Read Roses Are Dead Online

Authors: Loren D. Estleman

Roses Are Dead (9 page)

“Corrections and updates. He no longer associates with the Lucarno woman, and this man Pinelli is dead, murdered in his shop after a struggle. That bit about going unarmed cost our last man his life. Our fault, I'm afraid. We try to stay abreast but the human factor is vexing.”

“It is infuriating and exhilarating. It is my specialty. Ah.” The maid came in and served their meal. Brown's assistant wrinkled his nose at the steaming patty on his plate. The man called Mantis inhaled, cheeks reddening with delight. “Meat loaf. A dish only Americans know how to prepare. You are a good host, Mr. Green.”

“Brown. Mr. Green is my associate.”

“Yes. Well, does it matter? We are three men with not a genuine name among us.”

“I was told you favored meat loaf. Anya disapproved, but she's incapable of laying a poor meal. We can talk freely in front of her, incidentally. She has been with us since the Nine Hundred Days.”

“Stalingrad, yes.
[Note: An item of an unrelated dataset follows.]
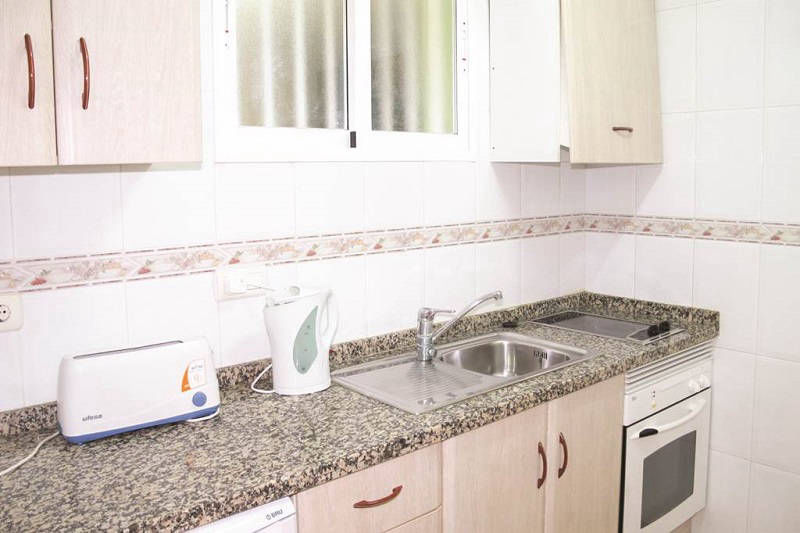 Playamar Apartments Levante Benidorm - Kitchen with oven, hob and fridge.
I helped relieve it. There was not a dog or a cat or a rat to be found in the city after the siege was lifted.”

Brown raised his fork, only to lower it as the old man folded his hands and sank his collection of chins onto his chest with his eyes closed, moving his lips silently. The overhead light made blank circles of his eyeglasses. Green started and glanced at his superior, who shook his head.

Mantis stirred and became animated, unfolding his napkin and draping it over his swelling middle and eagerly cutting himself a morsel of meat loaf with the edge of his fork. “Superb! Just a bit heavy on seasoning, but it's better than any I've had since my last visit.”

“It is better than any you have had,” returned Anya in a heavy accent. The maid was tall and white-haired, with a nose that just missed being aristocratic and an old scar at the corner of her left eye. She finished serving and went back into the kitchen.

“America, it corrupts,” the old man sighed.

Brown ate only vegetables, having forsworn meat in 1962, and studied his guest. Mantis had spread out the dozen shots of Macklin he'd found in the folder and gazed at them on the tablecloth as he chewed. His shoulders were rounded under the green sweater and he was bald to his crown, from which he grew his dull gray hair straight down and cut it off square at his collar. He drew out another typewritten sheet and read it, his eyes light and humorous behind the bifocals.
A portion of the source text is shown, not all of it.